Muitas pessoas relatam sofrimento porque o parceiro permanece constantemente conectado ao aparelho, mesmo durante momentos íntimos, refeições, viagens ou conversas importantes.

Consequentemente, surge uma sensação de negligência emocional. A pessoa começa a sentir que não é prioridade na relação.

Na clínica dos relacionamentos, observo que o excesso de celular frequentemente reduz a qualidade da comunicação afetiva. Por isso, em muitos casos, o casal divide o mesmo espaço físico, mas vive emocionalmente distante.

Além disso, quando o celular passa a ocupar todos os momentos livres, diminuem também as oportunidades de convivência espontânea, troca emocional e construção de intimidade.

Com o tempo, pequenas desconexões cotidianas podem gerar afastamento emocional significativo.

Menina fazendo sinal negativo enquanto homem usa celular no sofá, ilustrando vício em celular e distanciamento emocional
O excesso de conexão virtual pode gerar distanciamento emocional nas relações reais. Isso está muito presente naquele que é viciado em celular.
Elídio Almeida, psicólogo em Salvador, especialista em terapia de casal e relacionamentos.

O déficit em habilidades sociais

O problema do vício em celular também se relaciona com algo maior: o déficit em habilidades sociais.

Nós, seres humanos, somos naturalmente sociais. Portanto, precisamos estabelecer vínculos, construir relações e desenvolver habilidades de convivência ao longo da vida.

As habilidades sociais funcionam como uma ponte entre o indivíduo e as pessoas ao seu redor. Quando essas habilidades estão fragilizadas, muitas relações passam a gerar frustração, isolamento, insegurança ou sofrimento emocional.

Ao longo dos atendimentos, percebo que muitas pessoas apresentam dificuldade de:

  • iniciar conversas;
  • sustentar interações sociais;
  • lidar com conflitos;
  • expressar sentimentos;
  • tolerar frustrações;
  • ouvir o outro;
  • manter presença emocional nas relações.

Em muitos casos, o celular acaba funcionando como uma espécie de fuga emocional diante dessas dificuldades.

Além disso, o ambiente virtual oferece recompensas rápidas: curtidas, notificações, mensagens e estímulos constantes. Isso torna o aparelho extremamente reforçador do ponto de vista comportamental.

Viciado em celular e o treinamento de habilidades sociais

Felizmente, habilidades sociais podem ser aprendidas e desenvolvidas.
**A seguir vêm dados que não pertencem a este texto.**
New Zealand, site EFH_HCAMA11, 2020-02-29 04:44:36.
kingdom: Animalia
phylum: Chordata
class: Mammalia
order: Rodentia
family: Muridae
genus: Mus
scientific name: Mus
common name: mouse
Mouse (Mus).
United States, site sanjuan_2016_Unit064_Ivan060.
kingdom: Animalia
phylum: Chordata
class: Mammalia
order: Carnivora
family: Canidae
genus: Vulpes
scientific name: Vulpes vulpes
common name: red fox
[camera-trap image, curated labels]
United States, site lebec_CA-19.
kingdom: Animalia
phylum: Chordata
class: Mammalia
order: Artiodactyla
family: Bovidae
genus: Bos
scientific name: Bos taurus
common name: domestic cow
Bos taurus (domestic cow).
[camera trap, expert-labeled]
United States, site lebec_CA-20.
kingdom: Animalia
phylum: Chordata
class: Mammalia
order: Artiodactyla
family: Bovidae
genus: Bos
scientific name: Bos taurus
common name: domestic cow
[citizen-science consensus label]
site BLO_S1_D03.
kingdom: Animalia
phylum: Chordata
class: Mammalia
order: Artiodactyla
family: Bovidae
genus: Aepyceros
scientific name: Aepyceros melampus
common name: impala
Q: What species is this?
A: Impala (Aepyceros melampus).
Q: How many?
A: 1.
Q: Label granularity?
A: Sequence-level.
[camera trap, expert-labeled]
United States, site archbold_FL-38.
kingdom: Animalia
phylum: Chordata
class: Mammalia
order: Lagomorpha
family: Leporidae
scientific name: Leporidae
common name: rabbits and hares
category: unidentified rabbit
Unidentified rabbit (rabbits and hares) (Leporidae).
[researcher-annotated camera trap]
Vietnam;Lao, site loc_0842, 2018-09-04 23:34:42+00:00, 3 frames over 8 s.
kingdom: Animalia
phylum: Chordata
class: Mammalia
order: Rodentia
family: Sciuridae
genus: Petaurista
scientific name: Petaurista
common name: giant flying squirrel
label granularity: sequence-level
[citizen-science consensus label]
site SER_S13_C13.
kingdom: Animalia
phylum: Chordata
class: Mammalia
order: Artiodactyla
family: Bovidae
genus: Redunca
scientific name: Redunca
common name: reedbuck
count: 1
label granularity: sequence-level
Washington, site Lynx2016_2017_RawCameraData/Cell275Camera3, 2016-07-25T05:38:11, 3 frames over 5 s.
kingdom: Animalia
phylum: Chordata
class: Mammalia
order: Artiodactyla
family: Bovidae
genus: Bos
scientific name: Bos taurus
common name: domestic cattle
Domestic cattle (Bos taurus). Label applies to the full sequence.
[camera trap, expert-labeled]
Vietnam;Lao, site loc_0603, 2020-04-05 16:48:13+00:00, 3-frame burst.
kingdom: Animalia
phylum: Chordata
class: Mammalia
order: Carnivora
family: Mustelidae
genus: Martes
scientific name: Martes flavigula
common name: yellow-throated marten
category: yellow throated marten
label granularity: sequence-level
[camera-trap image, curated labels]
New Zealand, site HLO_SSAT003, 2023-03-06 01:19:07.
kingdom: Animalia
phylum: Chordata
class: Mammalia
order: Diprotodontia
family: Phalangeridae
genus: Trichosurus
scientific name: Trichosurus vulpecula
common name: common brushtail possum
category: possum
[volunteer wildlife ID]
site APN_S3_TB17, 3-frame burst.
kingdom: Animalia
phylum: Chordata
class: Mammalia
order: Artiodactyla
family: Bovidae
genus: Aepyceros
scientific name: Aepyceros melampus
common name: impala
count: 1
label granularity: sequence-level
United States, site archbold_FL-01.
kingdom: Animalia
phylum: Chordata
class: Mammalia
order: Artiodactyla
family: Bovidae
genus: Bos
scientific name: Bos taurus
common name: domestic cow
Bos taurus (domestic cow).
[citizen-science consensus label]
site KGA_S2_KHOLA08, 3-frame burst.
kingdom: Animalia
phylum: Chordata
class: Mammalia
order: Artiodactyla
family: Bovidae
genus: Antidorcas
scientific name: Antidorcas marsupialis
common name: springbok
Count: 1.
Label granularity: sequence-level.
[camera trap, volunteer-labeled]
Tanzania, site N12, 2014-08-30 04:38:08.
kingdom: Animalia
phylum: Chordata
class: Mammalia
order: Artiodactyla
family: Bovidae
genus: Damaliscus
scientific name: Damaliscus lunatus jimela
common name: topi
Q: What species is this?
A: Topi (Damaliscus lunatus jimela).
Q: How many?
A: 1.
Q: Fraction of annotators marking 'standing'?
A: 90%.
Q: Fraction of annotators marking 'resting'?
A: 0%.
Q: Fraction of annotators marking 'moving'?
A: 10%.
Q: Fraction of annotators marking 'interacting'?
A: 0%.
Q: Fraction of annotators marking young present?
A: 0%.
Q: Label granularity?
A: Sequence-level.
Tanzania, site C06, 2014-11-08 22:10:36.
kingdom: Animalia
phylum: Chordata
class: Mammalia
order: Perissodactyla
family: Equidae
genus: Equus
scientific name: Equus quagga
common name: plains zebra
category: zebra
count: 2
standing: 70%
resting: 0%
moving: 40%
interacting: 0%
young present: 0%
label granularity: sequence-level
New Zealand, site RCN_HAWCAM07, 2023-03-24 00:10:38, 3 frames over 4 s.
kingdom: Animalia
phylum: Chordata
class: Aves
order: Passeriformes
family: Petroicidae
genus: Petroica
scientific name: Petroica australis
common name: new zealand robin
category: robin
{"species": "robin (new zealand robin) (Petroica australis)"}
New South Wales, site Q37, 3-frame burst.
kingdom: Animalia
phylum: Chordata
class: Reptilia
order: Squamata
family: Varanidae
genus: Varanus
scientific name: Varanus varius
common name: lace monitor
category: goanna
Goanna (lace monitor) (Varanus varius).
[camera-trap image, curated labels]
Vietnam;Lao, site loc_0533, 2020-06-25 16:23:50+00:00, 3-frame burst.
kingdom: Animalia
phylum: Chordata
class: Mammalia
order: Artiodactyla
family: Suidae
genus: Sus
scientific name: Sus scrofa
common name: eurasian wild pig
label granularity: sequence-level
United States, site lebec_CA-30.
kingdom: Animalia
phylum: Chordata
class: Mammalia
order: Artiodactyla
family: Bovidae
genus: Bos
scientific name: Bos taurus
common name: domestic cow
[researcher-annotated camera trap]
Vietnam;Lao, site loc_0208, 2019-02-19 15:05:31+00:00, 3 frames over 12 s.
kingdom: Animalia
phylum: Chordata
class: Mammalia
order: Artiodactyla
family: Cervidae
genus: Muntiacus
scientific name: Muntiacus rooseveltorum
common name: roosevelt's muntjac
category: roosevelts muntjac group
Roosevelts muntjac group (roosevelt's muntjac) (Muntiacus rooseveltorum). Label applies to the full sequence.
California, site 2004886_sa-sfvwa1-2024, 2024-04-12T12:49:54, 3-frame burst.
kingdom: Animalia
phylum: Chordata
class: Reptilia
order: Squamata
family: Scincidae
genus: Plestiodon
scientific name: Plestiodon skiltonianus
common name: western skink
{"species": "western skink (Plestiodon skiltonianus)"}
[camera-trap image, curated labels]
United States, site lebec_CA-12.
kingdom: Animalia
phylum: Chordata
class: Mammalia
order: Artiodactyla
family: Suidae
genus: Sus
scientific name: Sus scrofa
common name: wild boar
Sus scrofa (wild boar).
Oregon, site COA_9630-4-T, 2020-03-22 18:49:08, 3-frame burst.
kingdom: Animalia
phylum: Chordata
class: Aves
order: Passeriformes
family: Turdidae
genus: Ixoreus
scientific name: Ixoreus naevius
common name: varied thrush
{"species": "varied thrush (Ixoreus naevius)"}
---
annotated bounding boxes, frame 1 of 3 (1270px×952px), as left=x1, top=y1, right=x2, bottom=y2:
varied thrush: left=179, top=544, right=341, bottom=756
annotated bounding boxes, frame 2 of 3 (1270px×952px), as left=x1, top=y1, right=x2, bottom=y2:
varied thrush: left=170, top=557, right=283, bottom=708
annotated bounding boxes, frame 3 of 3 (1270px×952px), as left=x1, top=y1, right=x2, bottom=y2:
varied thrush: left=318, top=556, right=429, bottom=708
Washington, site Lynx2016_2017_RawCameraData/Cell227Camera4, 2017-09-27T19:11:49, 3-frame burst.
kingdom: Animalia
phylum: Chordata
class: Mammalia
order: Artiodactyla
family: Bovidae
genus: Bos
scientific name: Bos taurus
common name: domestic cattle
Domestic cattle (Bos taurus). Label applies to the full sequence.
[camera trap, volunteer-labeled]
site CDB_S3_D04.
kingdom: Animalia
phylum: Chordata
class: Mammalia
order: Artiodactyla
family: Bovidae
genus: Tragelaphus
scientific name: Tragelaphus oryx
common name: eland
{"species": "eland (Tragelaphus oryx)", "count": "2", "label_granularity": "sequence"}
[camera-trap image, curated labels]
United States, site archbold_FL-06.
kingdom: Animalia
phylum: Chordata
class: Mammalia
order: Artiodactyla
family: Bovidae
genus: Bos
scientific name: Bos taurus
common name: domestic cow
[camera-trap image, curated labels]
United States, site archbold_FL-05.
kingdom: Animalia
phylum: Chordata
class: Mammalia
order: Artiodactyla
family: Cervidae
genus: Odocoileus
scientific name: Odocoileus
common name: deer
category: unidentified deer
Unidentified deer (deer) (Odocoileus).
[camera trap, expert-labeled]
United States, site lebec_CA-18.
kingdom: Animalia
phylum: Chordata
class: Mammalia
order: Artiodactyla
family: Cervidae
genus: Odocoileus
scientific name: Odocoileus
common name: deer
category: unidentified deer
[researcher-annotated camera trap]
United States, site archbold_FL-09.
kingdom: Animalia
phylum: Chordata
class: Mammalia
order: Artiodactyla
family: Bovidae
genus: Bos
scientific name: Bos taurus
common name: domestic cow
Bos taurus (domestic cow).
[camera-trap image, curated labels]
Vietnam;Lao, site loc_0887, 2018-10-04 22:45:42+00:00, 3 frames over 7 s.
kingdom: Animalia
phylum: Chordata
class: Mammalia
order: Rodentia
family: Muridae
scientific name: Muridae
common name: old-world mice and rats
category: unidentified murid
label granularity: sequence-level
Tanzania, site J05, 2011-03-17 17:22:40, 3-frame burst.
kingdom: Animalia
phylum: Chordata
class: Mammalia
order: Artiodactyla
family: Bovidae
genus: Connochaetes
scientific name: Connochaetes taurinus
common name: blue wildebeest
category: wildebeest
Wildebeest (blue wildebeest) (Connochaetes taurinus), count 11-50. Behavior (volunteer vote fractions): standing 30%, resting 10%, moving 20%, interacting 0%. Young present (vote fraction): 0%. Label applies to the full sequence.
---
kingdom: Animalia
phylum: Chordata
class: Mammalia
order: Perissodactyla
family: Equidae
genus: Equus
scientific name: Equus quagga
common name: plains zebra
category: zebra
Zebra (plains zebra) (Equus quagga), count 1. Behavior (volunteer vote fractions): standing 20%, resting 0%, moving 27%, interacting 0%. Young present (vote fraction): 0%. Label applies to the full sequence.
Na prática clínica, o treinamento dessas habilidades frequentemente produz resultados muito positivos em casos de:

Muitas pessoas nunca aprenderam adequadamente determinadas formas de interação emocional. Por isso, o processo terapêutico pode ajudar no desenvolvimento de comportamentos mais saudáveis, assertivos e funcionais.

É importante lembrar que habilidade social não significa agradar todo mundo. Na verdade, envolve a capacidade de se expressar de maneira respeitosa, honesta e adequada ao contexto, preservando tanto os próprios limites quanto os das outras pessoas.

Tecnologia e relações sociais precisam de equilíbrio

O objetivo não é demonizar o celular, aquele que viciado em celular ou abandonar a tecnologia. Os smartphones fazem parte da nossa vida e oferecem inúmeras facilidades importantes.

No entanto, precisamos refletir sobre a maneira como utilizamos esses recursos e sobre o impacto que eles têm produzido em nossas relações.

Em muitos casos, o problema não está na tecnologia, mas na dificuldade de usá-la de forma equilibrada.

Por isso, talvez o grande desafio contemporâneo seja aprender a conviver harmonicamente com os benefícios do mundo digital sem perder uma das características mais importantes da experiência humana: a capacidade de construir relações reais, profundas e emocionalmente presentes.

Nem tão pouco, nem demais. O equilíbrio continua sendo fundamental.